**Document section**
------------------------------------
# Math Help - More log stuff

1. ## More log stuff

1. $\log_{2}(25^(x+3) - 1) = 2 + \log_{2}(5 ^ (x+3) + 1)$
2. $\log_{4}(2 \cdot 3^(x) - 6) -\log_{2}(9^(x) - 6)$
3. $\log_{4}(2 \cdot 4^(x-2) - 1) + 4 = 2x$

I attempted the first to come as far as this-:
Taking x+3 = n,
$25^(n) - 1/5^(n) + 1 = 4$
I've forgotten exponential mathematics it seems..
Pardon me if I seem like a total noob, but I need help :P

2. Hello,

For latex use, do x^{...}, not x^(...)

Originally Posted by SVXX
1. $\log_{2}(25^(x+3) - 1) = 2 + \log_{2}(5 ^ (x+3) + 1)$
2. $\log_{4}(2 \cdot 3^(x) - 6) -\log_{2}(9^(x) - 6)$
3. $\log_{4}(2 \cdot 4^(x-2) - 1) + 4 = 2x$

I attempted the first to come as far as this-:
Taking x+3 = n,
$25^(n) - 1/5^(n) + 1 = 4$
I've forgotten exponential mathematics it seems..
Pardon me if I seem like a total noob, but I need help :P
Be careful with logs : $\log (a+b) \neq \log a+ \log b$

$\log_{2}(25^n - 1) = 2 + \log_{2}(5^n + 1)$

$\log_2 (25^n -1)-\log_2 (5^n+1)=2$

Using the identity : $\log a-\log b=\log \frac ab$ :

$\log_2 \frac{25^n-1}{5^n+1}=2$

$\frac{25^n-1}{5^n+1}=4$

$25^n-1=4 \cdot 5^n+4$

Substitute $u=5^n$

3. I still didn't get it!
$25^{n} - 4\cdot u = 5$
$5^{2n} - 4\cdot u = 5$
Have to get rid of that 2n somehow!

4. Originally Posted by SVXX
I still didn't get it!
$25^{n} - 4\cdot u = 5$
$5^{2n} - 4\cdot u = 5$
Have to get rid of that 2n somehow!
$5^{2n}=(5^n)^2=u^2$

5. Alright, now I know for sure my head is sleeping.
From that, x + 3 = 1, x = -2.
Skipping the 2nd one, there's no equation to it...
In the 3rd,
$\log_{4}(2 \cdot 4^{x-2} - 1) + \log_{4}256 = 2 \cdot x$
$\log_{4}((2 \cdot 4^{x-2} -1) \cdot 256) = 2 \cdot x$
$((2 \cdot 4^{x-2} - 1) \cdot 256) = 4^{2x}$
Some help on this? Your advice comes really quick, thanks a lot for that

6. Originally Posted by SVXX
Alright, now I know for sure my head is sleeping.
------------------------------------
**Extracted information**

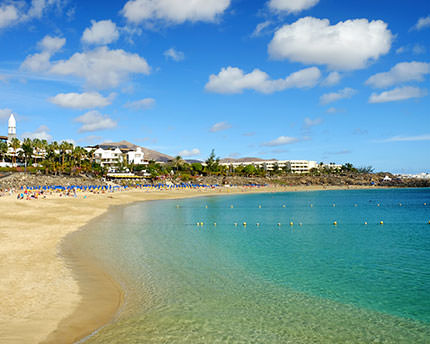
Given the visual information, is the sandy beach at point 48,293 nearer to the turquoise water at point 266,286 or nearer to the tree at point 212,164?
the turquoise water at point 266,286

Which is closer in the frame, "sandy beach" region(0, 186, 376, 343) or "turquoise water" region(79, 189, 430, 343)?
"sandy beach" region(0, 186, 376, 343)

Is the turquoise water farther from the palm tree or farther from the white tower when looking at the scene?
the white tower

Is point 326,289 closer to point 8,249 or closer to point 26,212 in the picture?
point 8,249

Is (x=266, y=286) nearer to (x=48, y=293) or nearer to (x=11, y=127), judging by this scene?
(x=48, y=293)

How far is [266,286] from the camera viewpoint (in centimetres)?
1744

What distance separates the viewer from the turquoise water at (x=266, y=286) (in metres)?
12.1

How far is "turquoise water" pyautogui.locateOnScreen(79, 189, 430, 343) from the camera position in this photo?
12070 mm

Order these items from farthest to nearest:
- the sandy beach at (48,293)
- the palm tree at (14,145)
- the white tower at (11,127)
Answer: the white tower at (11,127)
the palm tree at (14,145)
the sandy beach at (48,293)

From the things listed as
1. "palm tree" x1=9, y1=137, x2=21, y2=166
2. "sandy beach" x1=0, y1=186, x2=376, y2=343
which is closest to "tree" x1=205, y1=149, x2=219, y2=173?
"palm tree" x1=9, y1=137, x2=21, y2=166

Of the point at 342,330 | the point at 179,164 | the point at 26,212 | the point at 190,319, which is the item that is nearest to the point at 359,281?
the point at 342,330

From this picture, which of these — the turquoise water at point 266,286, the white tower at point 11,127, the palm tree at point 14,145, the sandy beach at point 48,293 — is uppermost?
the white tower at point 11,127

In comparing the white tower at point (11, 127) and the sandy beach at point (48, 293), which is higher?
the white tower at point (11, 127)

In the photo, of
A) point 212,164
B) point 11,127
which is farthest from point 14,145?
point 212,164

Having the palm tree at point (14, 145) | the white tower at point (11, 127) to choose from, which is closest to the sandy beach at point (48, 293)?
the palm tree at point (14, 145)
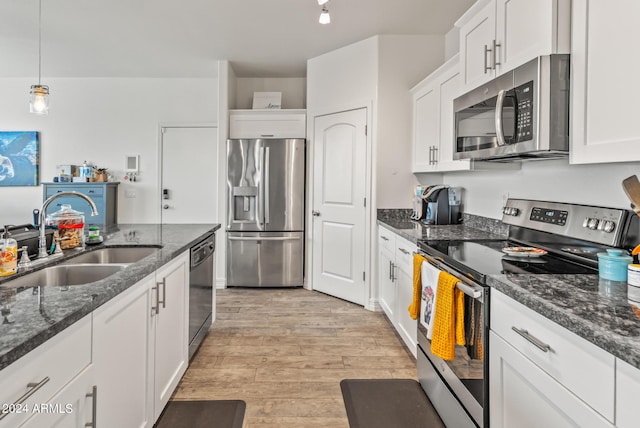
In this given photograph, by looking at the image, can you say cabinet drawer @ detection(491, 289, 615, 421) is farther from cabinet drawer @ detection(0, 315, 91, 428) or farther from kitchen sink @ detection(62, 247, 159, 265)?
kitchen sink @ detection(62, 247, 159, 265)

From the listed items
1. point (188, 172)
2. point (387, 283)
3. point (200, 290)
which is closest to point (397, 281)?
point (387, 283)

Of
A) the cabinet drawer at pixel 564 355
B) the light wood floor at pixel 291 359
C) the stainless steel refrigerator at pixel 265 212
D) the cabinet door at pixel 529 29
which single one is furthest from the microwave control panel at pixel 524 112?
the stainless steel refrigerator at pixel 265 212

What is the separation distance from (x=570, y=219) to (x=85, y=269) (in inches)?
91.1

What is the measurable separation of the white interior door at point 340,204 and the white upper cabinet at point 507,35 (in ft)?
5.26

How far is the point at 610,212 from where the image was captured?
1.50m

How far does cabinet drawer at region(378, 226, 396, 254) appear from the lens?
2949 mm

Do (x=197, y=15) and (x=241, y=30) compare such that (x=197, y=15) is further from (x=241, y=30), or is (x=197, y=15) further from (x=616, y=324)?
(x=616, y=324)

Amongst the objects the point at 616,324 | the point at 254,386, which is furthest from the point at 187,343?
the point at 616,324

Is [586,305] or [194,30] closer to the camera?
[586,305]

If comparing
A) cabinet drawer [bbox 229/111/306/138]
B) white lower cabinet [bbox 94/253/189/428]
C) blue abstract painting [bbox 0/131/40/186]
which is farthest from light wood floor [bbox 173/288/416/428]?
blue abstract painting [bbox 0/131/40/186]

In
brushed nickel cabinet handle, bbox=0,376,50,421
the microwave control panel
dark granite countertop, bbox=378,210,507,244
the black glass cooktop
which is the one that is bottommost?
brushed nickel cabinet handle, bbox=0,376,50,421

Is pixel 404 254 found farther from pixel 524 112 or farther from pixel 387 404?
pixel 524 112

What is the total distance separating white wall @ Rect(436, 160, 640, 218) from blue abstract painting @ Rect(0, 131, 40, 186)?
5596mm

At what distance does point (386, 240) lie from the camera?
3.21 meters
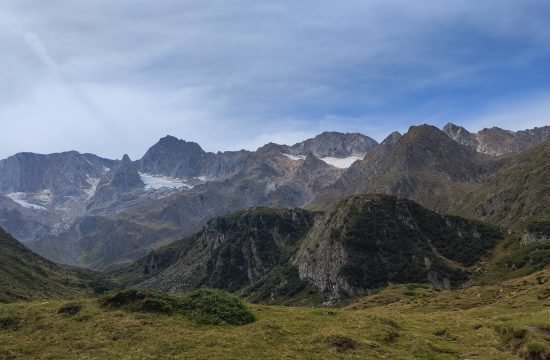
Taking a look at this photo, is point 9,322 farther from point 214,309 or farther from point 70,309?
point 214,309

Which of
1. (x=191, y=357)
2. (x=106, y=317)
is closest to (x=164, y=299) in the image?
(x=106, y=317)

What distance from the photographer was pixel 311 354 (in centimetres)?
3775

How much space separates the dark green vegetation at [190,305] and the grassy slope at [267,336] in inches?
57.7

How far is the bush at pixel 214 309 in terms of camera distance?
149ft

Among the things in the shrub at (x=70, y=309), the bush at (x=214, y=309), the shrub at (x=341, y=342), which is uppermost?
the shrub at (x=70, y=309)

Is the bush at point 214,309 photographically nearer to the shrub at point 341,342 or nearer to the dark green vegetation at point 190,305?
the dark green vegetation at point 190,305

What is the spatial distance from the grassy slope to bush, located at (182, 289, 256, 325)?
153 cm

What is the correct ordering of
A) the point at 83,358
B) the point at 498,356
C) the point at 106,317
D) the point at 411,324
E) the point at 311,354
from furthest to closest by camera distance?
the point at 411,324 < the point at 106,317 < the point at 498,356 < the point at 311,354 < the point at 83,358

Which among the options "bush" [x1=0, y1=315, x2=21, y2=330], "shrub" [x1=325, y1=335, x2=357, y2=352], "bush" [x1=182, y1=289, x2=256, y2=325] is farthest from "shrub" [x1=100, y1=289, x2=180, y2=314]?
"shrub" [x1=325, y1=335, x2=357, y2=352]

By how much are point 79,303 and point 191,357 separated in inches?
709

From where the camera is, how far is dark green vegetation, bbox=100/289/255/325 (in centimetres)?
4600

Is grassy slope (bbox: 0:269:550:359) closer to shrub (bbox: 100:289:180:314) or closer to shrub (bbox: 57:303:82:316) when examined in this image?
------------------------------------
**Objective**
Edit the forum thread on logarithms from the words "4. Originally Posted" through the words "equation to it...", and write out that stretch with "asleep" in place of "sleeping". The listing has no connection to the forum thread on logarithms.

**Reply**
4. Originally Posted by SVXX
I still didn't get it!
$25^{n} - 4\cdot u = 5$
$5^{2n} - 4\cdot u = 5$
Have to get rid of that 2n somehow!
$5^{2n}=(5^n)^2=u^2$

5. Alright, now I know for sure my head is asleep.
From that, x + 3 = 1, x = -2.
Skipping the 2nd one, there's no equation to it...